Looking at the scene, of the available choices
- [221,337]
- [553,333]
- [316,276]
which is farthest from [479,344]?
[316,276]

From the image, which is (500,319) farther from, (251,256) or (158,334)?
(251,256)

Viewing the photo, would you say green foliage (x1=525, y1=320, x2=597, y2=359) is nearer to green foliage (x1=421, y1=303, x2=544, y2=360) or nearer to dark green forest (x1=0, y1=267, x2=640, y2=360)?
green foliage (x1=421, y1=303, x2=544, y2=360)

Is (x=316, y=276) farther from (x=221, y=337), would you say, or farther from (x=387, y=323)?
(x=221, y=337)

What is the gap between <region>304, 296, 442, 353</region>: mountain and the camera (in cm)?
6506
———
AIM:
Give the stretch from the line containing "Viewing the photo, would" through the end of the entries as a Markdown table with the columns Row and Line, numbering each line and leaving out blank lines.

EXPECTED ANSWER:
| Row | Line |
|---|---|
| 1 | Viewing the photo, would you say green foliage (x1=525, y1=320, x2=597, y2=359) is nearer to green foliage (x1=421, y1=303, x2=544, y2=360) or nearer to dark green forest (x1=0, y1=267, x2=640, y2=360)? |
| 2 | green foliage (x1=421, y1=303, x2=544, y2=360) |
| 3 | Is (x=316, y=276) farther from (x=221, y=337), would you say, or farther from (x=387, y=323)? |
| 4 | (x=221, y=337) |
| 5 | What is the gap between <region>304, 296, 442, 353</region>: mountain and the camera (in cm)? |
| 6 | 6506 |